━━ Text under study ━━

Friday, October 29, 2010

Because I had A Vision.

We all sat there. Staring up at the poet Jesus of the 20th decade. A year of my life I never got. And he howled. Then I howled. I howled, piercing the night.

Her skin burned like hot oranges and cigarettes. I was the frustrated teenage girl in the back row, wanting to be physical. Go! Go! Strip your clothes off and fuck. Fuck America for we are free now.

We are free like lost children in the Midwestern night. Or the hot southern swamp. I am trapped here in it's acid filled lakes. It's hungry, sexless roads. The cigarettes pile up in numbers.

And where was he? He. The man of the hour. He. A dead poet. He. An alive poet. He. The bum. He. The hoodlum hero. He. The writer?

You call this gesture absence. Yet you groan and you grind along with the other naked man and his pulsating body. A summer night of hot, shimmering heat on bronzed skin.

I called out to Jim Morrison in the summer night. In the winter night. In the night. I called out to him, begging him. Wanting him. Needing him on my body and my mind.

━━━

## Tasks for this exercise
1) In the post, what reason does the speaker give for the outburst "Fuck America"? Answer in one to three sentences.
2) Reproduce everything in the post from "I called out to Jim" down to "and my mind.", word for word.
Work only from the post above.

━━ Listed records ━━

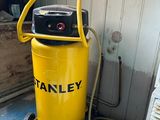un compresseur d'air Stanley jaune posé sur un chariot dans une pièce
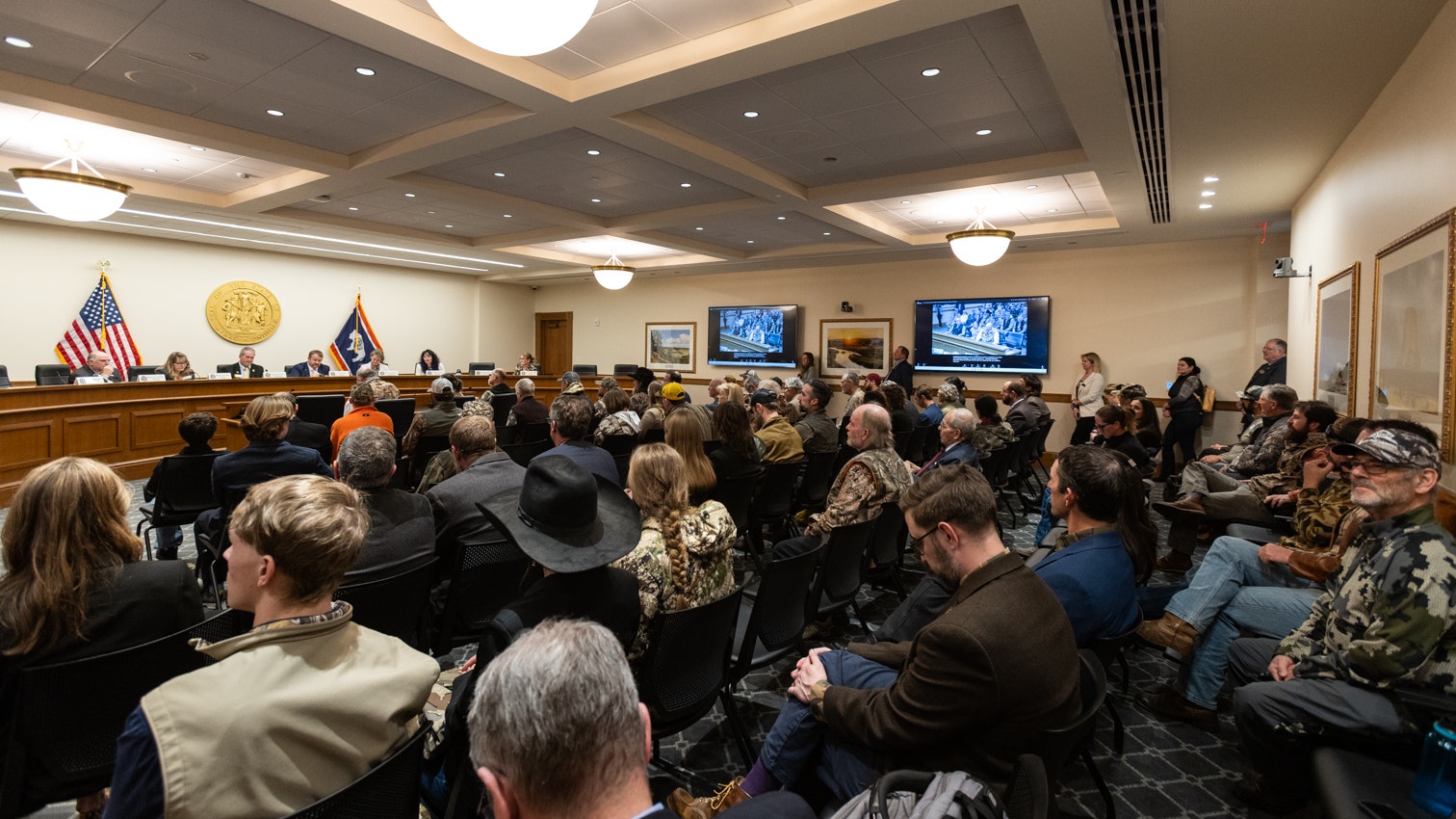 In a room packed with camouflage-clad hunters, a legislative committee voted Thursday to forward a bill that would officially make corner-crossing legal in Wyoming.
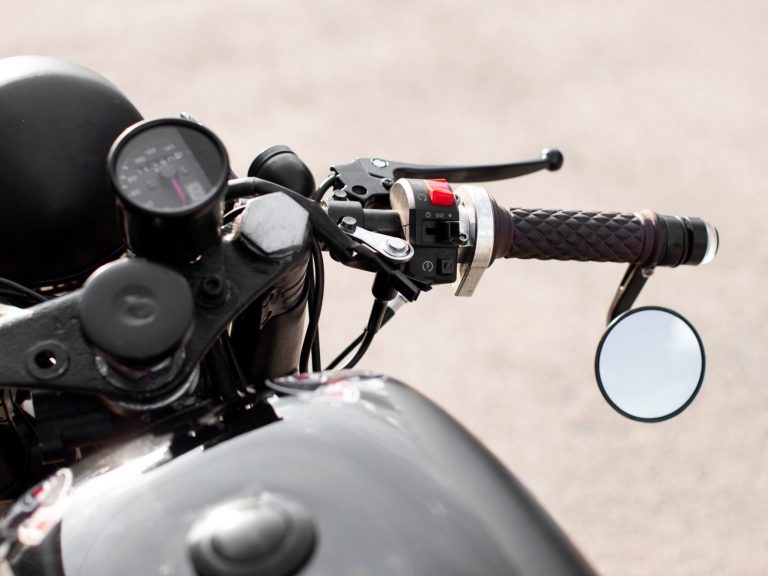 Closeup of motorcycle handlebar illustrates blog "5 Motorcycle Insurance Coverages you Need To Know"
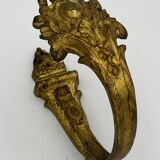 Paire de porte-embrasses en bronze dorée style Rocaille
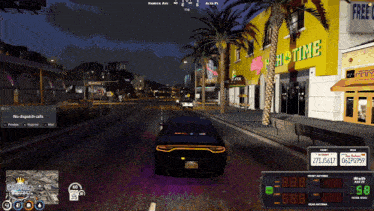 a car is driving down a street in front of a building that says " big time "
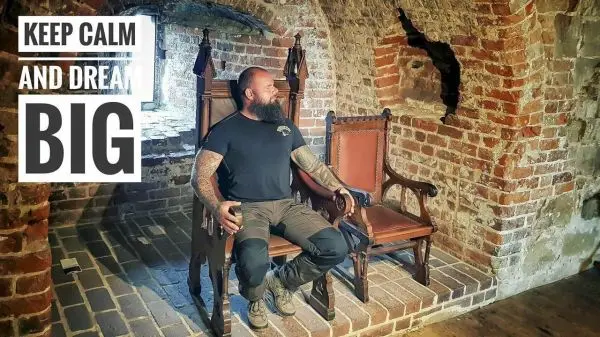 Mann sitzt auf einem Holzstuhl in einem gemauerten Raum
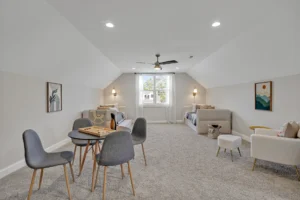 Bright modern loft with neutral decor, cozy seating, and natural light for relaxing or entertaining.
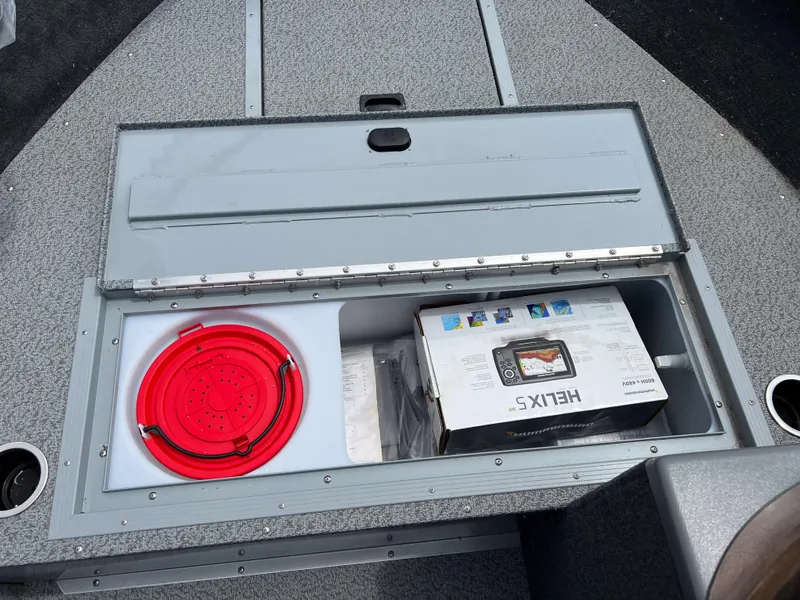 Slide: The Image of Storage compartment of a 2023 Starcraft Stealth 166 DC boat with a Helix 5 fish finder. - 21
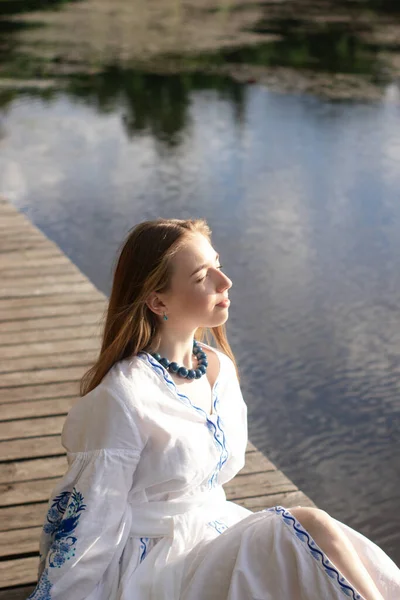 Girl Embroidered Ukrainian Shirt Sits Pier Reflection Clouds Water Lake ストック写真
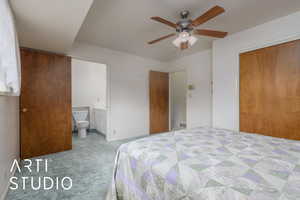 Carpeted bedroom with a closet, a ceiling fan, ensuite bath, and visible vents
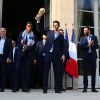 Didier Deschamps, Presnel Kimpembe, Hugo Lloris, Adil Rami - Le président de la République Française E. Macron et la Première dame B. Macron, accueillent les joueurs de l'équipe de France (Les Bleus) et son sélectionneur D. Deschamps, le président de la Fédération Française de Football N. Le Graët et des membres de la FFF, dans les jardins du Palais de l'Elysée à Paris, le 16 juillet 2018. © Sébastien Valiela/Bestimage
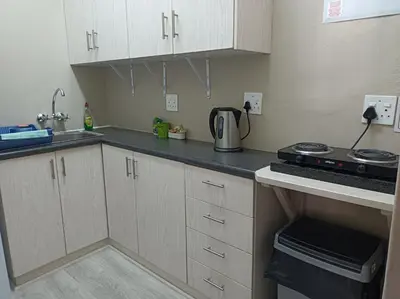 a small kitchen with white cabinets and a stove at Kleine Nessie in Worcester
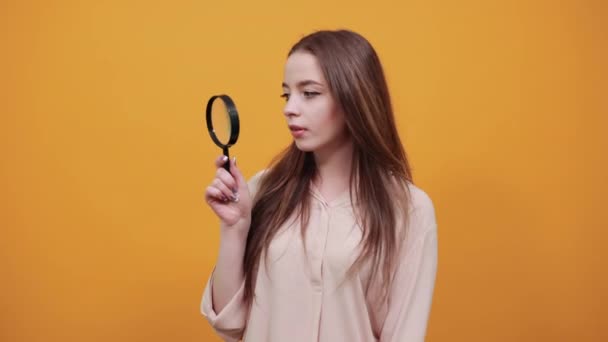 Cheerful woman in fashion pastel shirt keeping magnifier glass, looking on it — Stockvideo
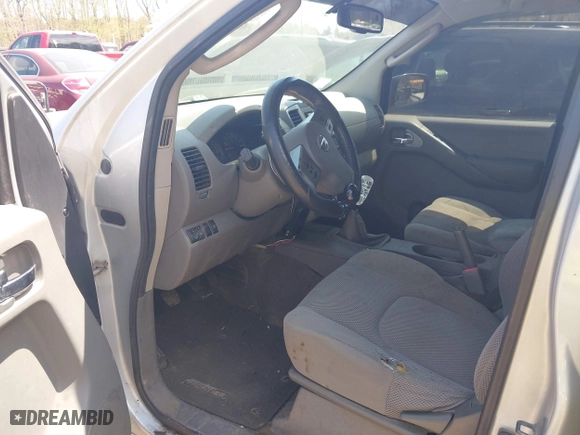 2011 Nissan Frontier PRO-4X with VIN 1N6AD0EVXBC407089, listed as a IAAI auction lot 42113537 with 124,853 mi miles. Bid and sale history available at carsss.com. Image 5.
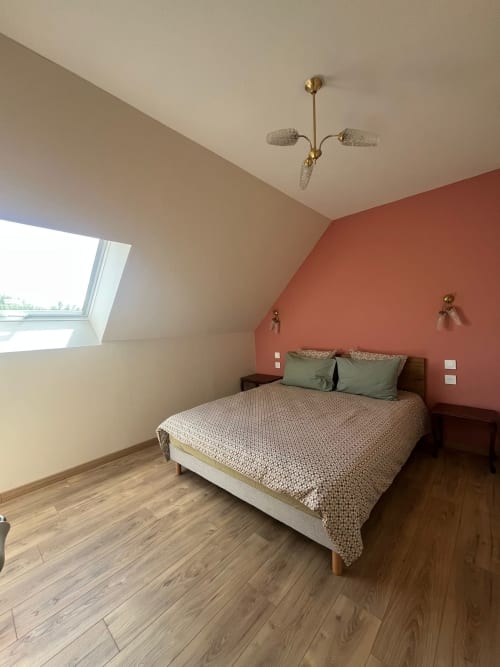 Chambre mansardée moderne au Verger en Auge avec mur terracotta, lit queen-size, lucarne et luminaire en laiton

━━━

## Responses
1) The speaker gives the reason that "we are free now." The post then compares that freedom to lost children in the Midwestern night.

2)
I called out to Jim Morrison in the summer night. In the winter night. In the night. I called out to him, begging him. Wanting him. Needing him on my body and my mind.